[start Records for the task]

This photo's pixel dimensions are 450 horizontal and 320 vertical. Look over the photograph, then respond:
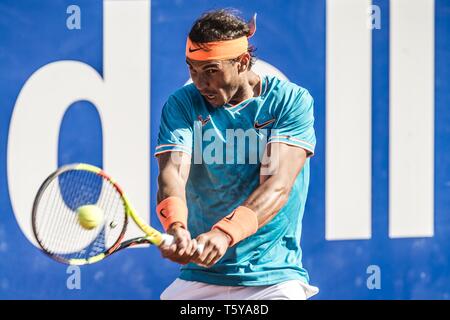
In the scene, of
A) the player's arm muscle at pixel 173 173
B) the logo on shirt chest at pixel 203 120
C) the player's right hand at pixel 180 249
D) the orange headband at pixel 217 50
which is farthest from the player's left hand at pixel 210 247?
the orange headband at pixel 217 50

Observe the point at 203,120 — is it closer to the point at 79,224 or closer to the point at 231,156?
the point at 231,156

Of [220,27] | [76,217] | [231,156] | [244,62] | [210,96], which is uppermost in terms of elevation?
[220,27]

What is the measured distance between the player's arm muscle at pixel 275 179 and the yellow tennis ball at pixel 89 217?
2.15ft

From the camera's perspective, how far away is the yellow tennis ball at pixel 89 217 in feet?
11.1

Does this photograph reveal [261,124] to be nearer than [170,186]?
No

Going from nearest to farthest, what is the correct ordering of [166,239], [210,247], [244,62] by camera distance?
1. [166,239]
2. [210,247]
3. [244,62]

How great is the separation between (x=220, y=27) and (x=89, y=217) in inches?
44.4

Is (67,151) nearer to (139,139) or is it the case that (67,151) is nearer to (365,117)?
(139,139)

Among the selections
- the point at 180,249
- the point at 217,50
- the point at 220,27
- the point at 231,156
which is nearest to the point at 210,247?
the point at 180,249

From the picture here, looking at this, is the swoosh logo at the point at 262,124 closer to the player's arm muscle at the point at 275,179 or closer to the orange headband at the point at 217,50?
the player's arm muscle at the point at 275,179

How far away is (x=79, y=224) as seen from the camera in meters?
3.54

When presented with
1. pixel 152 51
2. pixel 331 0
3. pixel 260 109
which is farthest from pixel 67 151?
pixel 331 0

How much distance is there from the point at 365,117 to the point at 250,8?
30.6 inches

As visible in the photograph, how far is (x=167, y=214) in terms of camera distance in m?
3.74
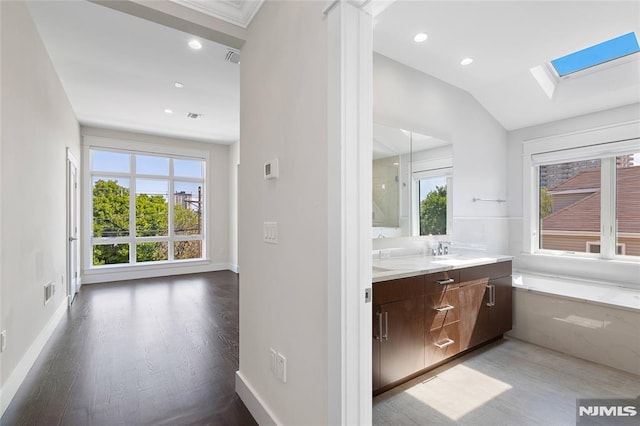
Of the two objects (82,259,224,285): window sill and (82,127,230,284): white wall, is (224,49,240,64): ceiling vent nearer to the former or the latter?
(82,127,230,284): white wall

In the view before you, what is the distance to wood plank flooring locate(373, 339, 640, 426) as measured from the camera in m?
1.86

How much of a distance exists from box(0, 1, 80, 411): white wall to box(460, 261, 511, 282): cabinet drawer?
129 inches

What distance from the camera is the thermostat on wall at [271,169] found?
163 cm

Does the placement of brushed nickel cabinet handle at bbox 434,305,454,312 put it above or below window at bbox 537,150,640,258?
below

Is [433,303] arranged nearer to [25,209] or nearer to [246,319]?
[246,319]

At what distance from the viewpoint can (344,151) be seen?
118 cm

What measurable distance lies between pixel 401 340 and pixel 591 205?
297cm

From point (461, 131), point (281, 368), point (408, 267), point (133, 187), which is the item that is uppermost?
point (461, 131)

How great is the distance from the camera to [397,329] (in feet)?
6.73

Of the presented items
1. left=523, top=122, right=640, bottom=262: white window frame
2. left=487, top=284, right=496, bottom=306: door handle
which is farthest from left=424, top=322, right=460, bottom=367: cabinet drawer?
left=523, top=122, right=640, bottom=262: white window frame

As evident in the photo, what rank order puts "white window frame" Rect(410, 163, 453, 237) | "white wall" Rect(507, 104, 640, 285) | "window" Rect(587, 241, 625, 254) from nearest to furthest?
"white window frame" Rect(410, 163, 453, 237)
"white wall" Rect(507, 104, 640, 285)
"window" Rect(587, 241, 625, 254)

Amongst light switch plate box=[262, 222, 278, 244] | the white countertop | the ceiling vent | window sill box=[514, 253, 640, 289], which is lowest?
window sill box=[514, 253, 640, 289]

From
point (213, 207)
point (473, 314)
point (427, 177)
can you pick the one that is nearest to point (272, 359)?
point (473, 314)

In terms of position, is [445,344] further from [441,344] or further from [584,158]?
[584,158]
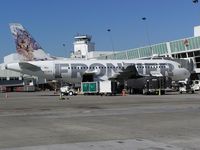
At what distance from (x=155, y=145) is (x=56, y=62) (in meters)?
48.9

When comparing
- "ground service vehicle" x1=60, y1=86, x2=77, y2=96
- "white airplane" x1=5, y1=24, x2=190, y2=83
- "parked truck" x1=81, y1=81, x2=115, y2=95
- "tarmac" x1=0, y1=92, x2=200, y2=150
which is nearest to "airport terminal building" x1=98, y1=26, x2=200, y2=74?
"white airplane" x1=5, y1=24, x2=190, y2=83

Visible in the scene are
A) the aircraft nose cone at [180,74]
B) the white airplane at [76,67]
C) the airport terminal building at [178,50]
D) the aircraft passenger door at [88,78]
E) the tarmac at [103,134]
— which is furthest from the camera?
the airport terminal building at [178,50]


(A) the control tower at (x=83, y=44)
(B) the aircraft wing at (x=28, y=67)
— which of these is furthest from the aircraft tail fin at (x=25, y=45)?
(A) the control tower at (x=83, y=44)

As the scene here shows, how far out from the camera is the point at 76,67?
62.2 metres

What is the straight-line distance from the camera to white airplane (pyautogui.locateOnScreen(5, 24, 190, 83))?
6059cm

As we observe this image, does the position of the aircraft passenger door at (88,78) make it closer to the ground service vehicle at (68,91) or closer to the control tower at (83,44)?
the ground service vehicle at (68,91)

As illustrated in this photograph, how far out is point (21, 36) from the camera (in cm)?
6400

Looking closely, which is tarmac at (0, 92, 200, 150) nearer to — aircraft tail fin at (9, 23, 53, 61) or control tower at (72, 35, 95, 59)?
aircraft tail fin at (9, 23, 53, 61)

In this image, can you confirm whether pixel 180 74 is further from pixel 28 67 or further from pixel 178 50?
pixel 178 50

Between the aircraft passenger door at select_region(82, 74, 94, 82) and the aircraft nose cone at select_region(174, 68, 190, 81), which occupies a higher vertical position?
the aircraft nose cone at select_region(174, 68, 190, 81)

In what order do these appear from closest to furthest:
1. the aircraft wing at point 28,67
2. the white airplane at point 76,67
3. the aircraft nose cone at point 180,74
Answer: the aircraft wing at point 28,67
the white airplane at point 76,67
the aircraft nose cone at point 180,74

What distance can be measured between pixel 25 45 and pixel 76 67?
7.82 meters

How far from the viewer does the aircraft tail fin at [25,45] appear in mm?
63594

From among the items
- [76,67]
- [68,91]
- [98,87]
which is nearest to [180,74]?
[98,87]
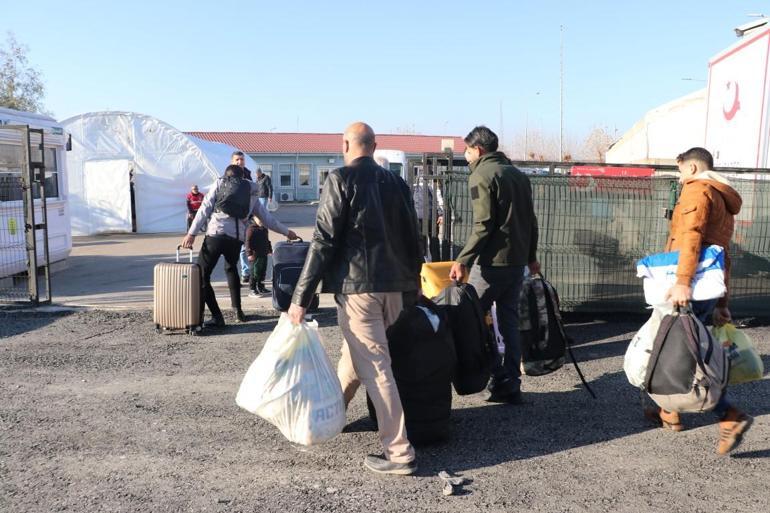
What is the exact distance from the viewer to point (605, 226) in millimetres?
7438

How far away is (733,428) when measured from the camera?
4.04 metres

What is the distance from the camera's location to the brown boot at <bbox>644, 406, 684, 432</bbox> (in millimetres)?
4465

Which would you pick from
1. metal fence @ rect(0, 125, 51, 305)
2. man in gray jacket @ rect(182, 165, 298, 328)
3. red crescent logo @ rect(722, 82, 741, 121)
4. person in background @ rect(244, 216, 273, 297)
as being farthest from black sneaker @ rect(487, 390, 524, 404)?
metal fence @ rect(0, 125, 51, 305)

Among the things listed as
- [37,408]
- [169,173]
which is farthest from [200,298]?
[169,173]

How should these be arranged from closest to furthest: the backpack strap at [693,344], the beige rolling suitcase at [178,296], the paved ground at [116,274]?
the backpack strap at [693,344] < the beige rolling suitcase at [178,296] < the paved ground at [116,274]

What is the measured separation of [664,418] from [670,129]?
24.5 metres

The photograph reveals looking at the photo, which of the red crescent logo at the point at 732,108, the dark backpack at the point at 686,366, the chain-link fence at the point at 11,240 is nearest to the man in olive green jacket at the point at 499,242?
the dark backpack at the point at 686,366

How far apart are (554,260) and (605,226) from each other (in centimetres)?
70

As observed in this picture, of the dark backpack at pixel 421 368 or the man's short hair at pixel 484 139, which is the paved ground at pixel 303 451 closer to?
the dark backpack at pixel 421 368

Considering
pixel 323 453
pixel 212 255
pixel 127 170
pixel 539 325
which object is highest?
pixel 127 170

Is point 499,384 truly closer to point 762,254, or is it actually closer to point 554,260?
point 554,260

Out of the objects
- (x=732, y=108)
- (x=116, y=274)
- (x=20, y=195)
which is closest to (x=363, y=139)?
(x=732, y=108)

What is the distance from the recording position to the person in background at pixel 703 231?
4047mm

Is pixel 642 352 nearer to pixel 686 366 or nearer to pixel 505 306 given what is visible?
pixel 686 366
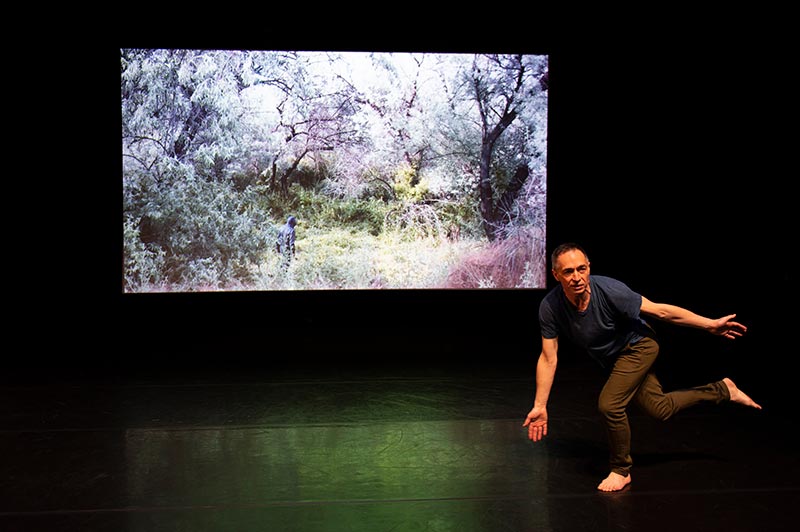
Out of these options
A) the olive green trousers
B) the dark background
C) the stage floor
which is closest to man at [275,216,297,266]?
the dark background

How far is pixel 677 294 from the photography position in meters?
6.61

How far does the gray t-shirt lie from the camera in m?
2.97

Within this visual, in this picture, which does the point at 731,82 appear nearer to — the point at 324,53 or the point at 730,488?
the point at 324,53

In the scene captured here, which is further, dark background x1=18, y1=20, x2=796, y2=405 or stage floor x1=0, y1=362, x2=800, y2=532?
dark background x1=18, y1=20, x2=796, y2=405

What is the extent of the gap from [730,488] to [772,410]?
1.41 m

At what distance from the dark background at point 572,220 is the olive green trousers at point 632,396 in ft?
8.71

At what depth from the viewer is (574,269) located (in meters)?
2.85

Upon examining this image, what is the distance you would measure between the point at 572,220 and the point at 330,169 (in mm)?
2107

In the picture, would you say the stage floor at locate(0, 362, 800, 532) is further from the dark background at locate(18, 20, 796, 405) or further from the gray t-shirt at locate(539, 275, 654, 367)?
the dark background at locate(18, 20, 796, 405)

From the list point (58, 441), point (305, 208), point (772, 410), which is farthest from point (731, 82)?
point (58, 441)

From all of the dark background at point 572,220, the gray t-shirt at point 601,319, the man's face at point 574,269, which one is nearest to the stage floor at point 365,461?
the gray t-shirt at point 601,319

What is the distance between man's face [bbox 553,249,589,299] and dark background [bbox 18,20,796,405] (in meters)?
3.06

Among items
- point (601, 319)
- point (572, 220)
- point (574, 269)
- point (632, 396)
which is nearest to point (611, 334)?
point (601, 319)

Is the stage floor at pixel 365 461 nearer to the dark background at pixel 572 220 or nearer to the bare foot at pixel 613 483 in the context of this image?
the bare foot at pixel 613 483
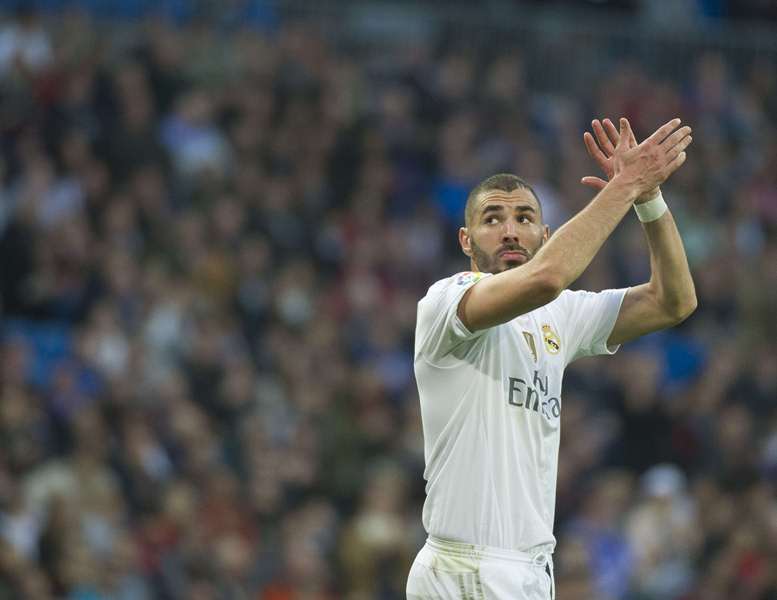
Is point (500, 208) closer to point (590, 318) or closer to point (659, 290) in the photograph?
point (590, 318)

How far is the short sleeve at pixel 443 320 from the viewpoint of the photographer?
5691 millimetres

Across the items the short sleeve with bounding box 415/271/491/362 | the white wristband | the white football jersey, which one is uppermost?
the white wristband

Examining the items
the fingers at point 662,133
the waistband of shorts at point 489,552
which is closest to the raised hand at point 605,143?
the fingers at point 662,133

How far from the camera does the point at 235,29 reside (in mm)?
16797

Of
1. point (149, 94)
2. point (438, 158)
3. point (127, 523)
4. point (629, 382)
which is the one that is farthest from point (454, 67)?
point (127, 523)

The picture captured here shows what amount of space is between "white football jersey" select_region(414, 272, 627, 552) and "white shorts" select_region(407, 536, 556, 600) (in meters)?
0.04

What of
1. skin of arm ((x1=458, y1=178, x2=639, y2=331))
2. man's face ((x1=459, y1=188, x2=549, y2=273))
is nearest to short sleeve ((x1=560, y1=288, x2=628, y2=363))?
man's face ((x1=459, y1=188, x2=549, y2=273))

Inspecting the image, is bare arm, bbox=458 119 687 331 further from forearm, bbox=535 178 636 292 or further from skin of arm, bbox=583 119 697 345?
skin of arm, bbox=583 119 697 345

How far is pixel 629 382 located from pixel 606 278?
1.47 metres

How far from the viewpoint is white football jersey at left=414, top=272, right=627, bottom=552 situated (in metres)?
5.79

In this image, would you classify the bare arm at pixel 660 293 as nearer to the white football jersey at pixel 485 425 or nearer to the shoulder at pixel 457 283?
the white football jersey at pixel 485 425

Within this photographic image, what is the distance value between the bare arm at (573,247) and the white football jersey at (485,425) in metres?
0.17

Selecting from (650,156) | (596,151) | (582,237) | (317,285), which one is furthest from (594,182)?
(317,285)

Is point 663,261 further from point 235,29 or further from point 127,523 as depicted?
point 235,29
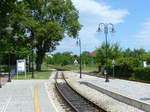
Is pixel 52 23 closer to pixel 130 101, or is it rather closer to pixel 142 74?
pixel 142 74

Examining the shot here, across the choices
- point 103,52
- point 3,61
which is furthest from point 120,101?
point 3,61

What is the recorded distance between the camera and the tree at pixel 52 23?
80.4 m

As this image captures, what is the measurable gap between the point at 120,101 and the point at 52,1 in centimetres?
6686

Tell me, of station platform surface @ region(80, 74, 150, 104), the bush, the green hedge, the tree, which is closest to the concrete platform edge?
station platform surface @ region(80, 74, 150, 104)

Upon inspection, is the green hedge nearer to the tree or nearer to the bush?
the bush

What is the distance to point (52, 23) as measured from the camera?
265 feet

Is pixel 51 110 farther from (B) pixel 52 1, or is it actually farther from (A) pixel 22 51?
(B) pixel 52 1

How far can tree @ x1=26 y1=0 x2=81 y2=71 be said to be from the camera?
80375 millimetres

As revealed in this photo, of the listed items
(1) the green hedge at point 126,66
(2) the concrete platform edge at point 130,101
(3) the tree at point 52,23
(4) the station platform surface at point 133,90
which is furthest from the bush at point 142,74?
(3) the tree at point 52,23

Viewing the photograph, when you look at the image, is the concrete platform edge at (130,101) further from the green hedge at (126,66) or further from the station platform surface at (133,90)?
the green hedge at (126,66)

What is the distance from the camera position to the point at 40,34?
78.9 metres

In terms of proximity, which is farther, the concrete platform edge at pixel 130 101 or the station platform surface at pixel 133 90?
the station platform surface at pixel 133 90

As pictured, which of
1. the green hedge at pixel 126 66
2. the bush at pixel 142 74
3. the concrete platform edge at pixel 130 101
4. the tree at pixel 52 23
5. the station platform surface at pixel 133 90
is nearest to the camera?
the concrete platform edge at pixel 130 101

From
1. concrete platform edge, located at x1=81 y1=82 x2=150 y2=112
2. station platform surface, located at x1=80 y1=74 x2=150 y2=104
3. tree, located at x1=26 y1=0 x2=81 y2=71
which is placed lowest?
concrete platform edge, located at x1=81 y1=82 x2=150 y2=112
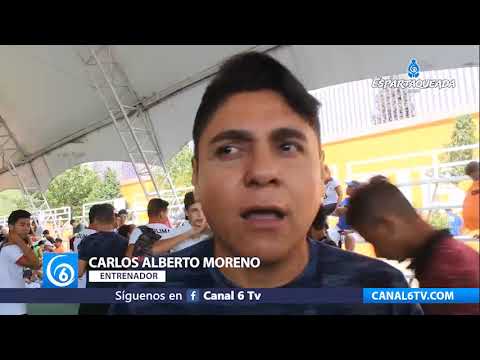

[end Records for the task]

### Task statement
Report how many lines of the records contain the string "ceiling", treating case as significant. Give only the number.

### Reply
2